• _MATERIAL PROVIDED_:
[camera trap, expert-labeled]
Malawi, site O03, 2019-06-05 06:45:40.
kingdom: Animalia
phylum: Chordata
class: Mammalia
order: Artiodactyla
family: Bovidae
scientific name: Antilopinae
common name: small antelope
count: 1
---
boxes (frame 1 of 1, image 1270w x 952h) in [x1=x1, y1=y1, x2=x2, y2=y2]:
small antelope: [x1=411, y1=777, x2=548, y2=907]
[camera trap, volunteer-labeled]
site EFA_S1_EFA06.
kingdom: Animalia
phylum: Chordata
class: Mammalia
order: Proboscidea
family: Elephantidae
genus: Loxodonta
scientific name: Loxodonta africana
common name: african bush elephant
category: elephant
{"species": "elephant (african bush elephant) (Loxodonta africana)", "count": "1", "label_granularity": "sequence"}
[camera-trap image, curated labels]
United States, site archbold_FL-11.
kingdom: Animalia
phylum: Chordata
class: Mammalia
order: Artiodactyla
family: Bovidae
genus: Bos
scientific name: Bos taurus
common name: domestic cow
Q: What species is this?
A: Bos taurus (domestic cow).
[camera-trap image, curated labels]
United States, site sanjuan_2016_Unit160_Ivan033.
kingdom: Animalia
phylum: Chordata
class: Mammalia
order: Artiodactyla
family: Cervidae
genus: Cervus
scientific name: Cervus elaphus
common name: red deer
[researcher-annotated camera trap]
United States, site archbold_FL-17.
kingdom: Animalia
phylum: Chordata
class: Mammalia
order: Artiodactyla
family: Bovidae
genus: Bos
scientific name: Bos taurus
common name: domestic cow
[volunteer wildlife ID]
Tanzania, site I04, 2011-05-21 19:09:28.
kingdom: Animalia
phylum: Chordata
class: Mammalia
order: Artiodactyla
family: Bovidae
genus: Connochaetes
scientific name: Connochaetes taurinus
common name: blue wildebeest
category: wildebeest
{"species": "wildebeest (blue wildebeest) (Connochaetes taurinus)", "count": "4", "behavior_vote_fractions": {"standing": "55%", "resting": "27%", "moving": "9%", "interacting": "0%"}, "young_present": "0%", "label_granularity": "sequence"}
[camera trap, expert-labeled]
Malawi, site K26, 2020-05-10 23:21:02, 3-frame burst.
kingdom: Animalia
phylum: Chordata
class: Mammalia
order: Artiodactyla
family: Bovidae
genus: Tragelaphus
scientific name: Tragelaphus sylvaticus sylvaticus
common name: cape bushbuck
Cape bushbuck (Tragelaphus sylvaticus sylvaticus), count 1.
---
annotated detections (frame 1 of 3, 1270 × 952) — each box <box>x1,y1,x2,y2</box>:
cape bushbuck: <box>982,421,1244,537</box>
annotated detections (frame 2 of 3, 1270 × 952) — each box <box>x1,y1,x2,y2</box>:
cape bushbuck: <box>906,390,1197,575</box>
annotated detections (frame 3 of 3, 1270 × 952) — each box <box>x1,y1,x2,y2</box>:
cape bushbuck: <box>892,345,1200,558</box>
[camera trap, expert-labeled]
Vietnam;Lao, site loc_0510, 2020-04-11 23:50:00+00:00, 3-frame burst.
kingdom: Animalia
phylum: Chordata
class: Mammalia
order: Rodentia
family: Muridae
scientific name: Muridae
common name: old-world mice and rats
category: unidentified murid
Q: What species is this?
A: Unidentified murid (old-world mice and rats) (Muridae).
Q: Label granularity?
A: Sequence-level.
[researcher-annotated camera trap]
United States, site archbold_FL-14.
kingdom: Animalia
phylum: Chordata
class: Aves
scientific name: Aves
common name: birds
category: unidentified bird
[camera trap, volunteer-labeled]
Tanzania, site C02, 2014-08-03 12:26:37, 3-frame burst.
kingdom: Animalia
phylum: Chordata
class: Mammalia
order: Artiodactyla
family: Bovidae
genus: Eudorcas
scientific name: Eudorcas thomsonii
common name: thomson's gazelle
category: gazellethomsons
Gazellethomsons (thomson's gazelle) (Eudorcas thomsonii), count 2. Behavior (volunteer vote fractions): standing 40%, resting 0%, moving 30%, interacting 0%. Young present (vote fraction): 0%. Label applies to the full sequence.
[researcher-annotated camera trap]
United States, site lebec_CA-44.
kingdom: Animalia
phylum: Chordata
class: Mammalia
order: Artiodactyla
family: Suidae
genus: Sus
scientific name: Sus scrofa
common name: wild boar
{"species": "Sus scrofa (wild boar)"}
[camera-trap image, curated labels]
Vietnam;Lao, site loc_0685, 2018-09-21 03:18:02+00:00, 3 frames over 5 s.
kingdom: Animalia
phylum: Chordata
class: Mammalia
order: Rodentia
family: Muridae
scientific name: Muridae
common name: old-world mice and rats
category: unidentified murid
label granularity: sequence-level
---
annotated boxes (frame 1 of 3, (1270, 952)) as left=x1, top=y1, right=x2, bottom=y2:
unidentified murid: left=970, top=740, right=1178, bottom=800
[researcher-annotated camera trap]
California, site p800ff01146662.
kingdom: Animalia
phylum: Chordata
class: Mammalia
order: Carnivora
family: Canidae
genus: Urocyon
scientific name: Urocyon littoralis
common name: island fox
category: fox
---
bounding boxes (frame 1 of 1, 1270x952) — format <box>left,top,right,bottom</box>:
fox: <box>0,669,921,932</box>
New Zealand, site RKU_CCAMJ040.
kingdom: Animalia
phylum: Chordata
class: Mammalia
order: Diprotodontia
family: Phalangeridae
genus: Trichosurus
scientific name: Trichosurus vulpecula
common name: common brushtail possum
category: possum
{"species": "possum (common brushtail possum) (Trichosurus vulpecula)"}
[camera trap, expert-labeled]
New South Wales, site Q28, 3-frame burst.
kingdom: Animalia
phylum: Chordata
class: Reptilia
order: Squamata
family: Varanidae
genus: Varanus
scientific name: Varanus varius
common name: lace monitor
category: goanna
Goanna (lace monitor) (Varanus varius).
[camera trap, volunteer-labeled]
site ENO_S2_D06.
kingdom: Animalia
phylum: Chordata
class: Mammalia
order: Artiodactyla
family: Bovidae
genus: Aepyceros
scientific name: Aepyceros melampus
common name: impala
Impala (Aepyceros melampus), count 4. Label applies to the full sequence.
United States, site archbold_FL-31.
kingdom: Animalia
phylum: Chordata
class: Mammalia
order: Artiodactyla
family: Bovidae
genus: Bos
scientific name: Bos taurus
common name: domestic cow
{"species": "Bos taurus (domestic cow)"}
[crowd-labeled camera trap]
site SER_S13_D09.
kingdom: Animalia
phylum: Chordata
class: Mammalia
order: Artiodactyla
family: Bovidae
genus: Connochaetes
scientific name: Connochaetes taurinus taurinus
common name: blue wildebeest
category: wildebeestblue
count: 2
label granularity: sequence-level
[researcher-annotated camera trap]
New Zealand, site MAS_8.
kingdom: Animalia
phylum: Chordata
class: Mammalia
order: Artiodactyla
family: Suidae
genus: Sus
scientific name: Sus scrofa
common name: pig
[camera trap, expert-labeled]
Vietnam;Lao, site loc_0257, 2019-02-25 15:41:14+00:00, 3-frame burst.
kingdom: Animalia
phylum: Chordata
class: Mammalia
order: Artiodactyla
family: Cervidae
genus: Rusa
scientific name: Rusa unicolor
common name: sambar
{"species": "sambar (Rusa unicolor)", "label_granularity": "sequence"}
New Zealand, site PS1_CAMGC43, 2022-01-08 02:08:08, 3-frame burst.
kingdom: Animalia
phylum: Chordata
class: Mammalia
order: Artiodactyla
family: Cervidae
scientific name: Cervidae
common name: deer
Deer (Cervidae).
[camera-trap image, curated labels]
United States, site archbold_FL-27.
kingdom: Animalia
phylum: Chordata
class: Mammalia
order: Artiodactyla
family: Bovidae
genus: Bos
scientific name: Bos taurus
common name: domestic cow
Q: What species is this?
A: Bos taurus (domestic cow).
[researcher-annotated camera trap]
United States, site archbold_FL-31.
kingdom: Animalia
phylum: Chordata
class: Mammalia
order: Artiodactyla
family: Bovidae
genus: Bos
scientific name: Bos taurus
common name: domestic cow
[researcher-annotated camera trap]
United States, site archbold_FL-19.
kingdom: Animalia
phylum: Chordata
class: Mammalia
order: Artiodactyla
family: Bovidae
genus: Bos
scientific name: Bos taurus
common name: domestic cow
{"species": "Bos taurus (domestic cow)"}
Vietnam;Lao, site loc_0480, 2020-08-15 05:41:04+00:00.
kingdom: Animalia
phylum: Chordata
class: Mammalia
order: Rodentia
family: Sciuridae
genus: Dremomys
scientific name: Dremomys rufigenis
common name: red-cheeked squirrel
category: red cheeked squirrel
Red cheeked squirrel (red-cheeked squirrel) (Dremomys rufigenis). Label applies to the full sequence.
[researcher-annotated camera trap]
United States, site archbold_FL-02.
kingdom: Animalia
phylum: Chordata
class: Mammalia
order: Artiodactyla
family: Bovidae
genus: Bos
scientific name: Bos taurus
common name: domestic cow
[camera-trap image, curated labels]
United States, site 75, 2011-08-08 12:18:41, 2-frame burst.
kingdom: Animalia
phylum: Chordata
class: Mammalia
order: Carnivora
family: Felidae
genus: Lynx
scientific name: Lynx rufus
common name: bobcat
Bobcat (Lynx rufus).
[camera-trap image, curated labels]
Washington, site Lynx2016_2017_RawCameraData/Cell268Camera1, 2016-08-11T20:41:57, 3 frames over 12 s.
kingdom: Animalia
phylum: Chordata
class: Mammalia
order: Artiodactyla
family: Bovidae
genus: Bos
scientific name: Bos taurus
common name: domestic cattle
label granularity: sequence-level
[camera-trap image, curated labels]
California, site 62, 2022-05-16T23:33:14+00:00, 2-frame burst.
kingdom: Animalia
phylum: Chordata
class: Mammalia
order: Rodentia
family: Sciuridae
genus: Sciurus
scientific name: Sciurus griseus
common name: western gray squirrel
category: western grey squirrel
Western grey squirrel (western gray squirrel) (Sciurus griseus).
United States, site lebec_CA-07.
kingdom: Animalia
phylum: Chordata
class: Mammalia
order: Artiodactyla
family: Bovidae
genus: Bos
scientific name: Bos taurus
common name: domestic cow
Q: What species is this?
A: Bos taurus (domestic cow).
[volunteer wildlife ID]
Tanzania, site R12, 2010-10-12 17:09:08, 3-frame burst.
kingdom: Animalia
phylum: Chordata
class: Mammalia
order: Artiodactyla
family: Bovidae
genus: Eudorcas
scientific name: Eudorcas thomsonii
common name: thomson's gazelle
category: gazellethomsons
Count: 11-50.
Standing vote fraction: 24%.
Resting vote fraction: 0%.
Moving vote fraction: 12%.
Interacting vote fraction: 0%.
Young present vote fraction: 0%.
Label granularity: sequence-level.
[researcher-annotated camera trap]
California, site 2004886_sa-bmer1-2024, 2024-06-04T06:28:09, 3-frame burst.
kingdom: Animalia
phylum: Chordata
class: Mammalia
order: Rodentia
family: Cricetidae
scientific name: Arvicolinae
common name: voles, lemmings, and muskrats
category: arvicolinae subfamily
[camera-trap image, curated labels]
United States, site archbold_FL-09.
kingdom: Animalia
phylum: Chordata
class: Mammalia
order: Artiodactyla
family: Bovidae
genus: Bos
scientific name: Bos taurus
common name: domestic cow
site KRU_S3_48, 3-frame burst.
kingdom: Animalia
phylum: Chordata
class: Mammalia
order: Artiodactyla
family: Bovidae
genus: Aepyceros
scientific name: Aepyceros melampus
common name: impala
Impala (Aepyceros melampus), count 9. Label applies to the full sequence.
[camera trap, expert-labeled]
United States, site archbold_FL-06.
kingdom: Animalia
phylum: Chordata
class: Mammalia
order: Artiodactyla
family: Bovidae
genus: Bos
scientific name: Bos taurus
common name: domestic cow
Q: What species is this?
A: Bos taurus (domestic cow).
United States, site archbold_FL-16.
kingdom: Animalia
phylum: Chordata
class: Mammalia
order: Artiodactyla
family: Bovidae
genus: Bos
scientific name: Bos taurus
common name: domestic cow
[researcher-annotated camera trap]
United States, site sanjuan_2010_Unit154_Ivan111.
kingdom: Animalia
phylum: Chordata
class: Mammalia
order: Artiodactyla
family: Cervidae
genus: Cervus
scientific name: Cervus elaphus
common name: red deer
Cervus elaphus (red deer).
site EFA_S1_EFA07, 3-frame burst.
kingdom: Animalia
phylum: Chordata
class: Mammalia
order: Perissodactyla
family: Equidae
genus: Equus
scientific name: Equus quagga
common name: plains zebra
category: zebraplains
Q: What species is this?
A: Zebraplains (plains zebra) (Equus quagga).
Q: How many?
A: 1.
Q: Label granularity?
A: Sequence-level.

• _TASK INSTRUCTIONS_: Among the entries, how many lines include the word "over"? Give only the number.

• _EXERCISE SOLUTION_: 2